In a Murder Investigation, the temperature of the corpse was $32.5^\circ C$ at $1:30$ PM and $30.3^\circ C$ an hour later. Normal body temperature is $37^\circ C$ and the temperature of the surroundings was $20^\circ C$. When did the murder take place?
Newton's Law of Cooling $$k(T-T_s)$$
$$k(37-20)$$
$$k=17$$
Where do I go from here?
On
You made several mistakes already. We can set up this problem like this:
$$\frac{dT}{dt}=-k(T-T_s)=-k(T-20),T(0)=32.5,T(1)=30.3$$
Here $0$ corresponds to the first measurement and $1$ corresponds to the second measurement an hour later*. You need to solve this equation (which will take some calculus, not just algebra as you did), and then use the two given temperatures to compute $k$. Once you know $k$, then you fully know $T(t)$, and you can solve the equation $T(t)=37$ for $t$.
* There are other ways to choose the time coordinates; for instance, you could make $0$ be the time of the murder if you wanted.
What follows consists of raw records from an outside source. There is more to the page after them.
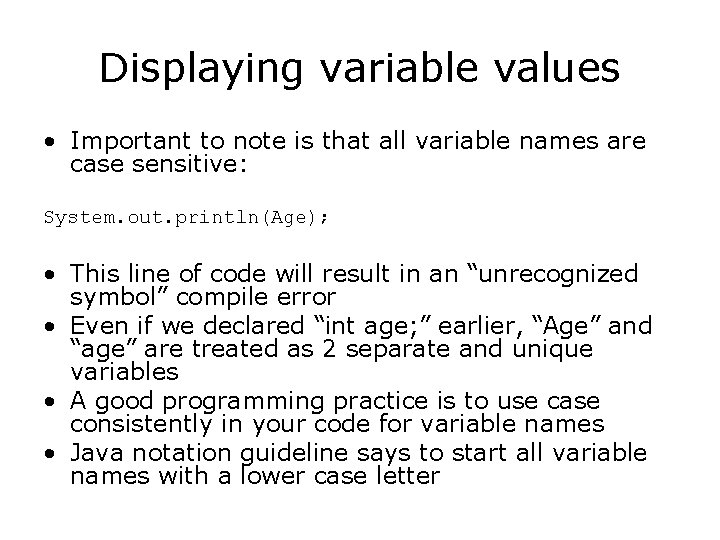 Displaying variable values

• Important to note is that all variable names are case sensitive:

System.out.println(Age);

• This line of code will result in an “unrecognized symbol” compile error
• Even if we declared “int age;” earlier, “Age” and “age” are treated as 2 separate and unique variables
• A good programming practice is to use case consistently in your code for variable names
• Java notation guideline says to start all variable names with a lower case letter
This slightly changes the rest of the problem.
On
Newton's law of cooling: $$ \frac{dT}{dt} = -k(T-T_s). $$ Solution: $$ T = T_s + (T_0 - T_s)e^{-kt}, $$ where $T_0 = T(0)$. In your case, $T_0=32.5$, $T_s = 20$. So, $$ T = 20 + 12.5e^{-kt}. $$ At $t=1$ (hour) must be $T = 30.3$. Therefore $$ 30.3 = 20 + 12.5e^{-k}\Longrightarrow k = -\ln\Big(\frac{103}{125}\Big) \approx 0.1935847491 $$
If $T=37$ at $t=t_m$, then $$ 37 = 20 + 12.5e^{-kt_m}\Longrightarrow t_m = -\frac1k\ln\Big(\frac{34}{25}\Big) = \frac{\ln\big(\frac{34}{25}\big)}{\ln\big(\frac{103}{125}\big)}\approx -1.58837254 $$ In minutes, $t_m \approx -95$. I think, you can proceed ;)
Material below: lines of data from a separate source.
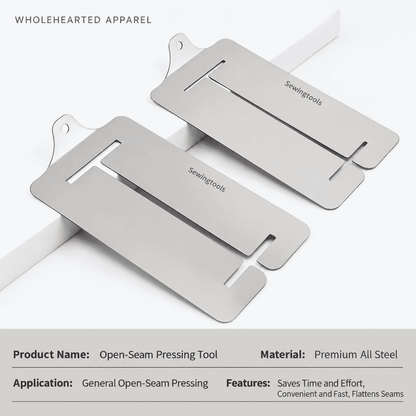 WHOLEHEARTED APPAREL

Sewingtools

Sewingtools

Product Name: Open-Seam Pressing Tool

Material: Premium All Steel

Application: General Open-Seam Pressing

Features: Saves Time and Effort, Convenient and Fast, Flattens Seams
Notice, according to newton's law of cooling, rate of cooling $\frac{dT}{dt}$ of a body is directly proportional to the temperature difference $(T-T_{\infty})$ between system & surrounding
$$\frac{dT}{dt}=-k(T-T_{\infty})$$ Where, $T$ is the instantaneous temperature & $T_{\infty}$ is surrounding temperature. The negative sign indicates the decrease in the temperature w.r.t. time $t$. Now we have
$$\frac{dT}{T-T_{\infty}}=-kdt$$ $$\int\frac{dT}{T-T_{\infty}}=-\int kdt$$ $$\ln(T-T_{\infty})=-kt+C$$ Now, at time $t=0$ the initial temperature is $T_i$ then we have $$\ln(T_i-T_{\infty})=-k(0)+C\iff C=\ln(T_i-T_{\infty})$$ Hence, we have $$\ln(T-T_{\infty})=-kt+\ln(T_i-T_{\infty})$$ $$\ln\left(\frac{T-T_{\infty}}{T_i-T_{\infty}}\right)=-kt$$ $$\frac{T-T_{\infty}}{T_i-T_{\infty}}=e^{-kt}$$
Condition 1: Temperature fall $\color{blue}{32.5^\circ\ C \to 30.3^\circ\ C}$
Setting the values, $T=30.3$, $T_{i}=32.5$, $T_{\infty}=20$ & $t=1\ hr$ $$\frac{30.3-20}{32.5-20}=e^{-k(1)}$$ $$e^{-k}=\frac{103}{125}\iff k=\ln\left(\frac{125}{103}\right)$$
Condition 2: Temperature fall $\color{blue}{37^\circ\ C \to 32.5^\circ\ C}$
Setting the values, $T=32.5$, $T_{i}=37$, $T_{\infty}=20$, we get
$$\frac{32.5-20}{37-20}=e^{-kt}$$ $$e^{-kt}=\frac{25}{34}\iff t=\frac{1}{k}\ln\left(\frac{34}{25}\right)$$ Now, setting the value of $k$, we get $$t=\frac{\ln\left(\frac{34}{25}\right)}{\ln\left(\frac{125}{103}\right)}=1.5884\ hrs$$ Since, the murder took place at body temperature $37^\circ\ C$ & becomes $32.5^\circ\ C$ at $1:30$ PM after $1.5884\ hrs=95.3023\ minutes$
Hence, we conclude that $$\bbox[5px, border:2px solid #C0A000]{\color{red}{\text{murder took place around}\ 11:54:42\ PM}}$$